El recinto de Las Banderas acogió en la noche del lunes el tradicional pregón que sirve de antesala a la Feria de Primavera y Fiesta del Vino Fino de El Puerto, en un ambiente que ya anticipa el inicio oficial de la celebración con el encendido del alumbrado.

La caseta de Helo-Libo fue el escenario de un acto que congregó a numerosos asistentes y que tuvo como protagonista a Jesús Rodríguez de Moya, quien ofreció un discurso de carácter cercano, emotivo y con toques de humor, centrado en su vínculo con la ciudad y su visión de la Feria.

Durante su intervención, el pregonero realizó un recorrido por los elementos más representativos de estos días, desde el ambiente en las casetas hasta la gastronomía y la convivencia, incluyendo también referencias a las bodegas locales y a la identidad propia del evento.

También hizo referencia a la ciudad homenajeada en esta edición, San Sebastián, destacando ciertos paralelismos con El Puerto. Subrayó que ambas comparten su relación directa con el mar, abiertas a una bahía y con una marcada identidad atlántica, además de una reconocida tradición gastronómica. En ese contexto, apuntó que esa conexión histórica y cultural hace comprensible el vínculo existente entre ambas localidades.

Durante el pregón.

El pregón dejó también un momento desenfadado al repasar algunos de los clásicos gastronómicos del recinto.

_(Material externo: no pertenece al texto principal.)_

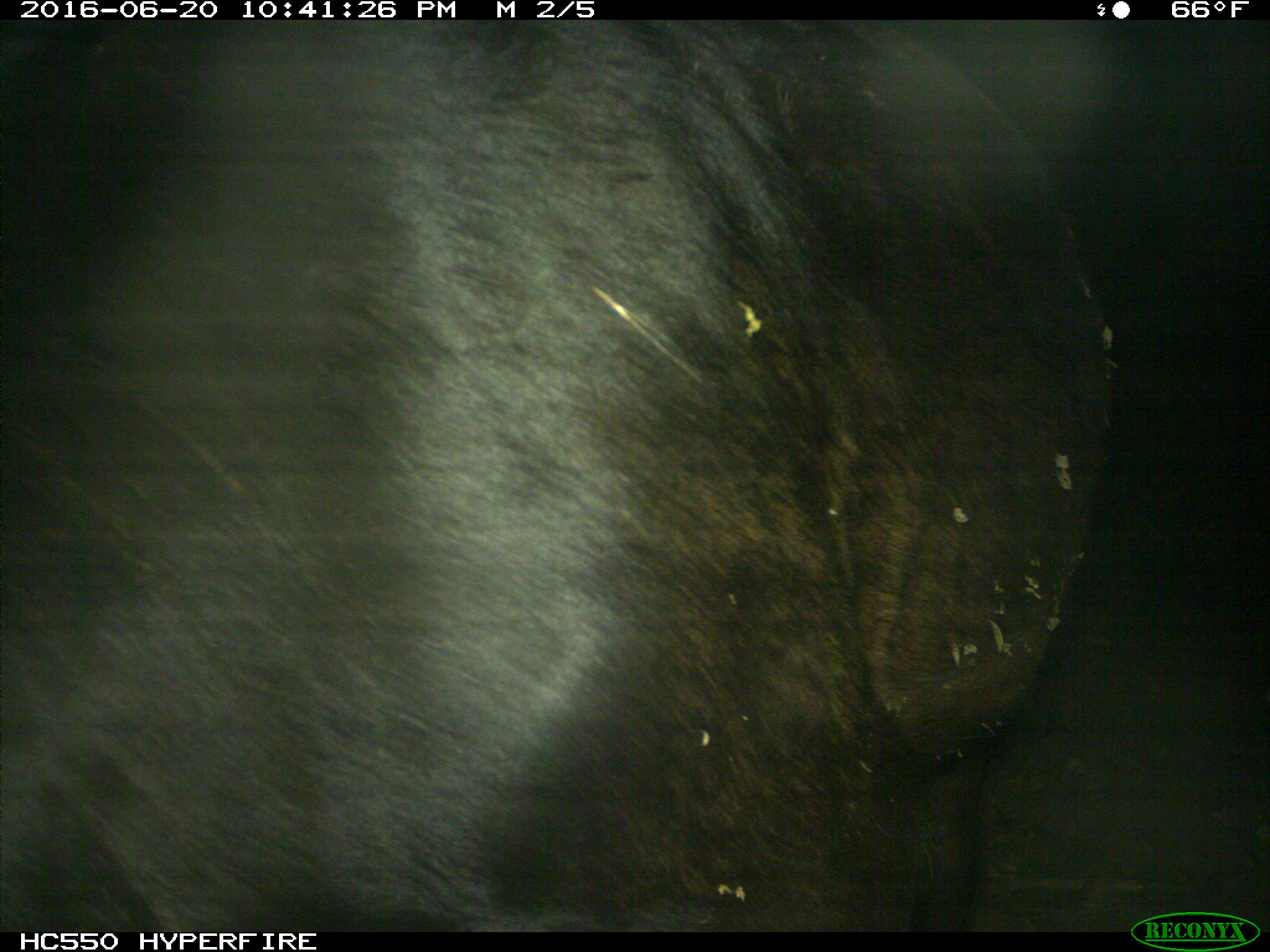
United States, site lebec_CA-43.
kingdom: Animalia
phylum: Chordata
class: Mammalia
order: Artiodactyla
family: Bovidae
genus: Bos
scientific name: Bos taurus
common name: domestic cow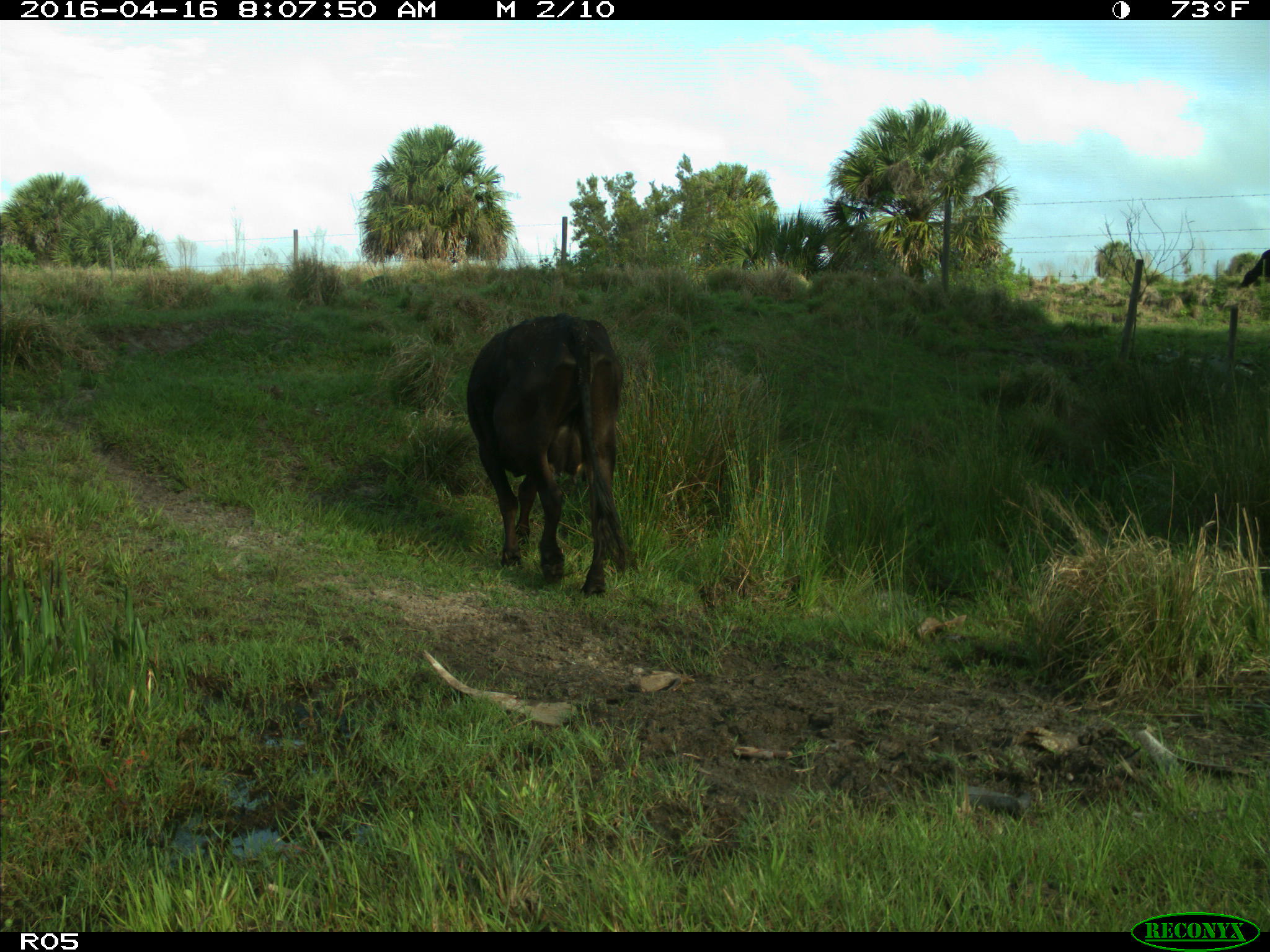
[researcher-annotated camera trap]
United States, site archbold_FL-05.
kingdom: Animalia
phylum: Chordata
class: Mammalia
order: Artiodactyla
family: Bovidae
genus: Bos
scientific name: Bos taurus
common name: domestic cow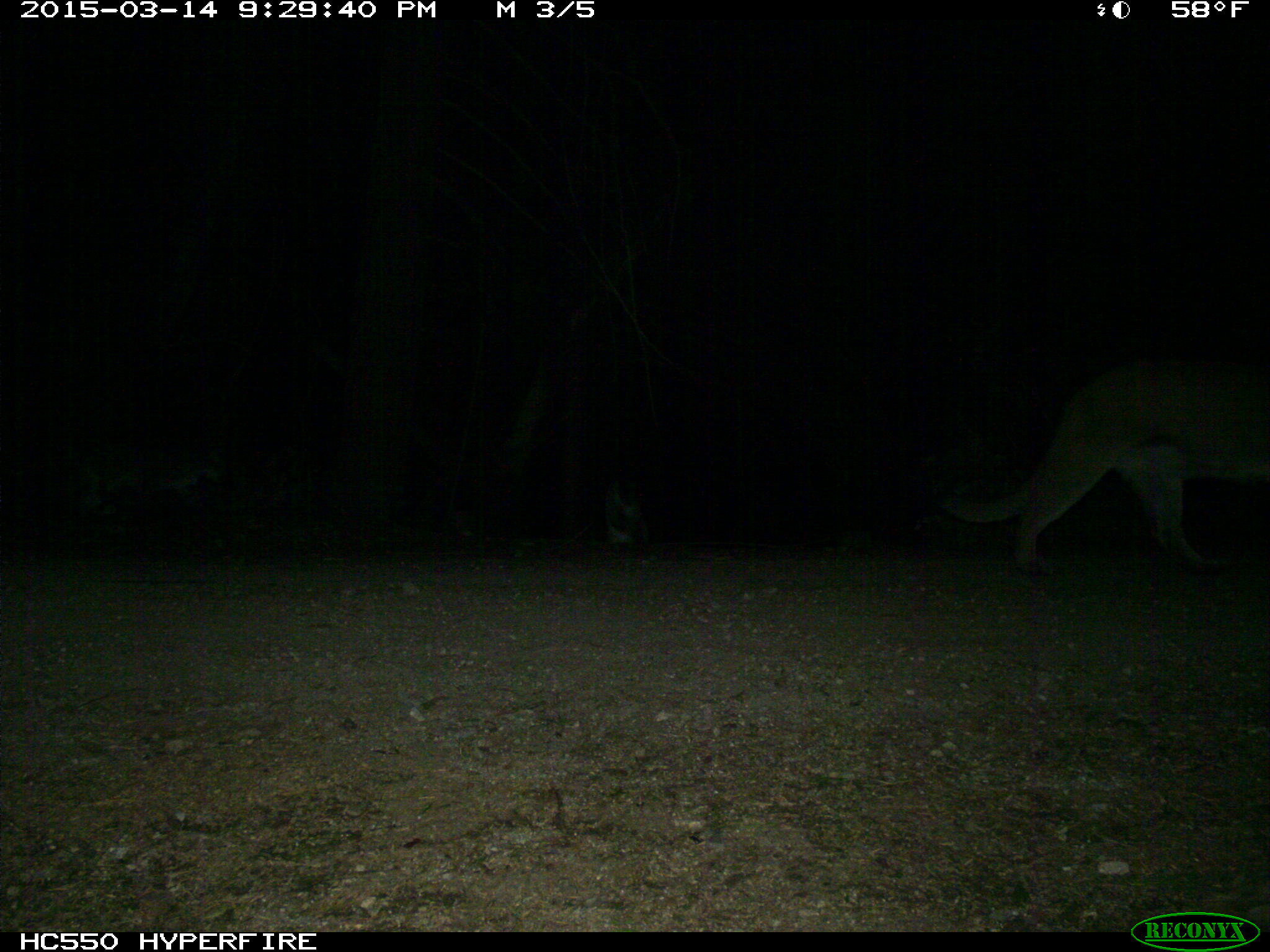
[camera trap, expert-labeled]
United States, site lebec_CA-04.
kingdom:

En tono humorístico, el protagonista aseguró que los pimientos fritos actúan casi como un escudo para el estómago durante la Feria, bromeando sobre sus supuestos “efectos protectores, han salvado más vidas que la penicilina llegó a decir en tono jocoso, ya que según bromeó, ayuda a sobrellevar los excesos de la Feria.

Tras ese guiño culinario, no se quedó solo en palabras y terminó llevándolo a la práctica al probar allí mismo uno de los platos más populares del ambiente festivo, acompañado de una copa de Fino Quinta, en pleno ambiente de caseta.

El acto contó con la presencia del concejal de Fiestas, David Calleja, en ausencia del alcalde, que acompañó en el desarrollo de una cita que marca el arranque simbólico de la Feria.